Dirty, realism-hating munchkin powergamer
Alas, I suspect that last one has created as many problems for the line as it opens doors. I've run into people who are absolutely insistent that they won't buy the PDFs because they think they're going to be collected into a single volume eventually. Arguments that they hadn't been after years were of no avail.
Yea, I'll be honest, the one thing that really keeps me from using the system more is that I would love to have all the character creation options bundled into one big PDF that I could print and give to my players. Having a nice and easy random chargen system is great, but separating the options into 10 different PDFs makes that painful.
 

MNblockhead

A Title Much Cooler Than Anything on the Old Site
Sounds like fun. I would totally be in for a 10 or 11 session campaign...as a player. As a DM, I'm cutting back on buying cool systems I never have time to run. I've avoided buying anything other medievalish fantasy settings. D&D scratches that itch, so I tend to go for systems that are very different.
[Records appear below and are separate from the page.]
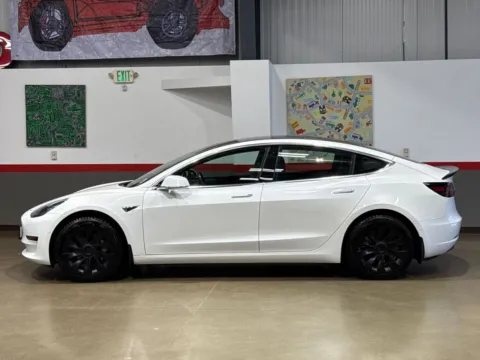 More photos of 2018 Tesla Model 3 Long Range at Red's Auto & Truck, CO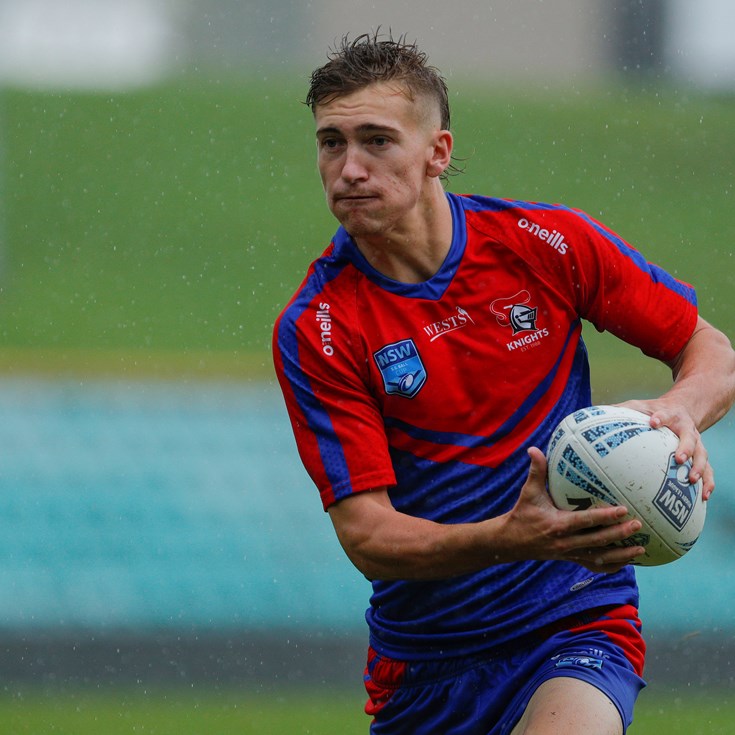 Around the Grounds | Junior Representatives - Round Nine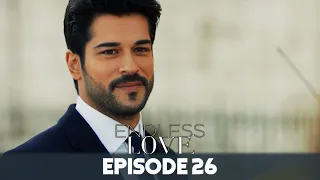 Endless Love Episode 26 in Hindi-Urdu Dubbed | Kara Sevda | Turkish Dramas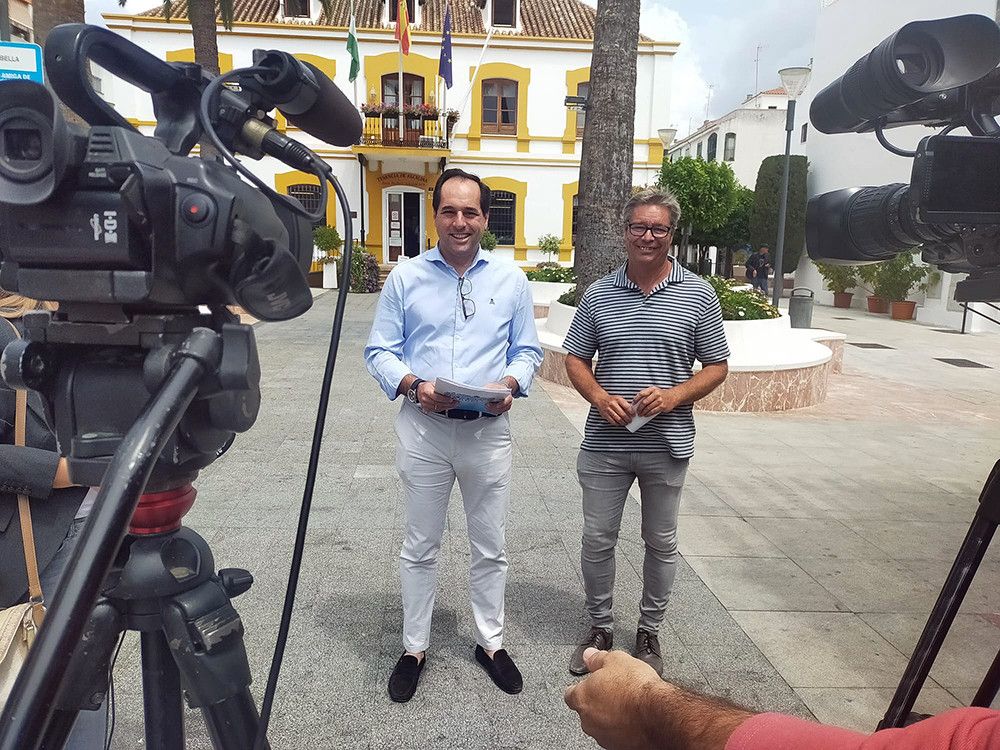 Por Mi Pueblo Marbella presenta los puntos del programa de campaña para San Pedro Alcántara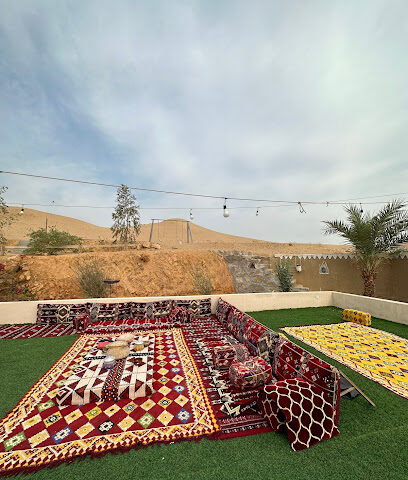 مخيم ومحمية الراكة - Badr - +966 56 885 4339
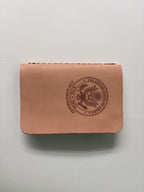 Leather Pocket Notebook Set 250th Limited Edition, single notebook embossed with a 250th anniversary seal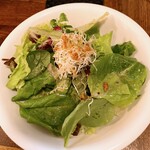 タイカリーピキヌー - おひとりサラダ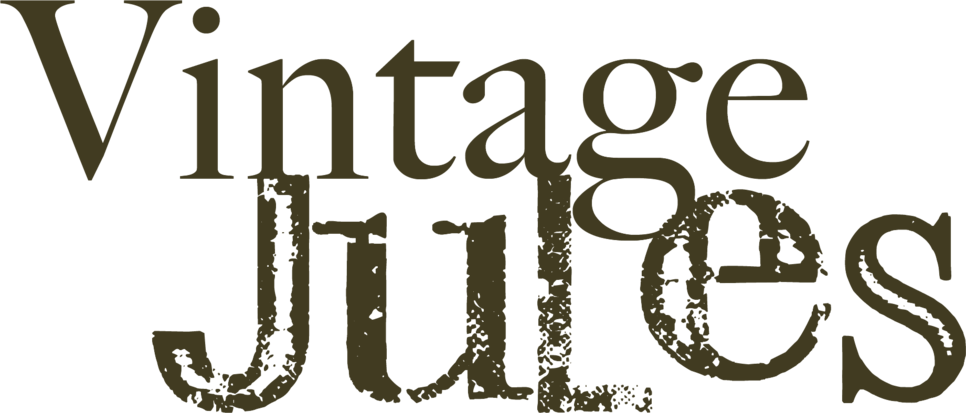 Vintage Jules logo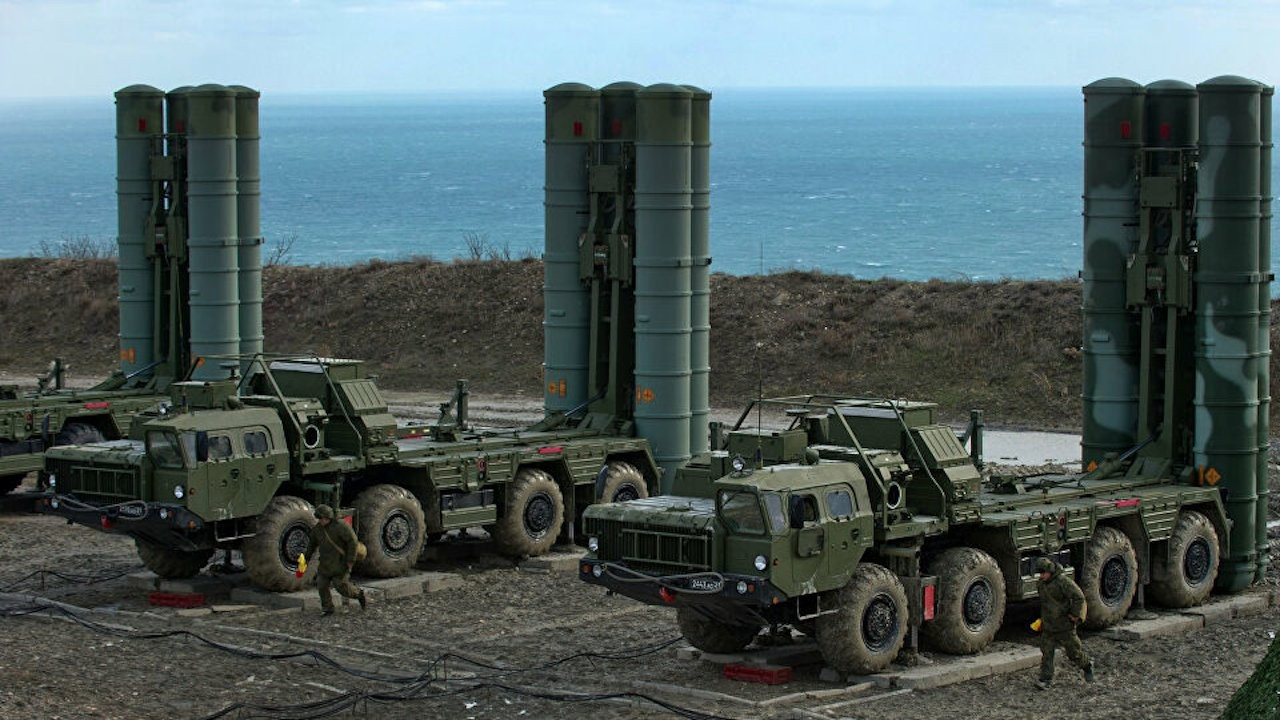 Russia waiting for Turkey’s decision on second S-400 deal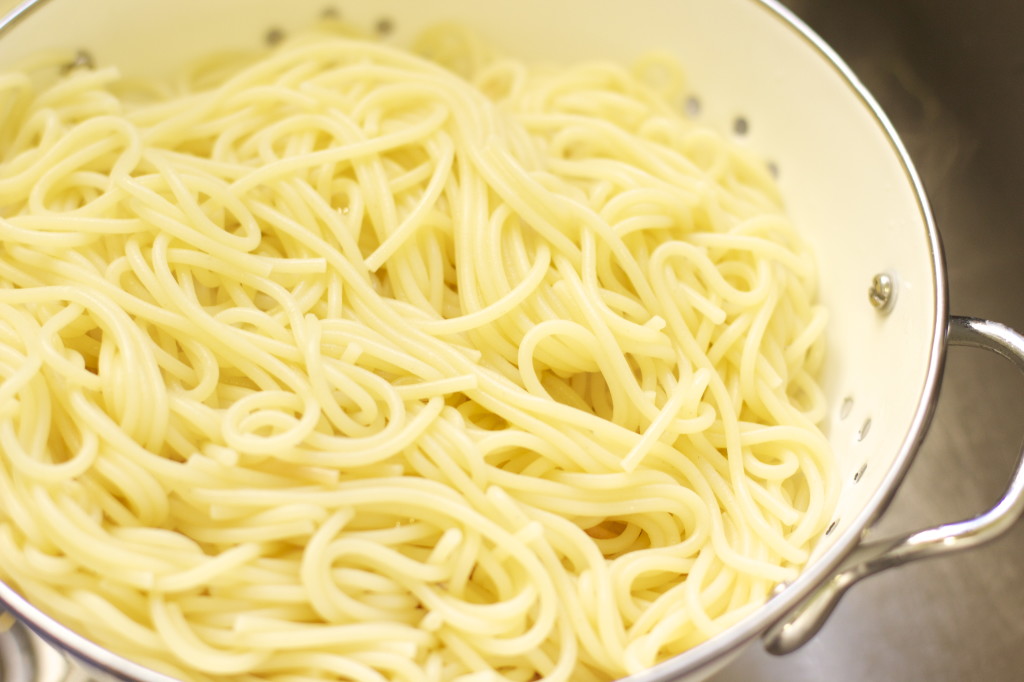 Vegan Spaghetti Bolognese 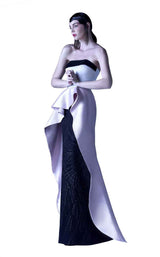 MNM Couture G0944 Black-Pink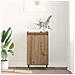 Credenza 2 pcs Rovere artigianale 40 x 35 x 70 cm - Foto miniatura 4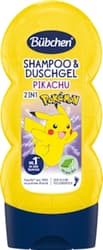 Bübchen Kids Shampoo & Shower Gel Pikachu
While most people long for RPG campaigns that last for decades...
Really?

Not me. There are too many campaign ideas to try out. I like having a group of friends I can game with for decades, but not really interested in most of that happening in the same campaign or even setting. I really like the idea of a different level a session and have done it with my D&D campaigns.
 

I love the system. It's so easy to learn and explain. Most players are ready after 5 minutes or less of explaining the basics, there are tons of great adventures published and the shorter campaign length was designed with people like me in mind who do not have as much time as they used to.
 


WotC has said their surveys show the great majority of campaign wrap up before level 10. Of course, that doesn't stop them from making almost all of their published campaigns for levels 1-14 or so.

RPGs are a weird hobby that way. So much of what is published and what people talk online about is what players hope will happen in a campaign, rather than what is likely to happen.
 

Von Ether

Legend
While most people long for RPG campaigns that last for decades,

Very few games last like that and despite the evidence, players still hold out hope for that.

Even weirder, you have to switch gears every 5 levels or so anyway because the power level changes.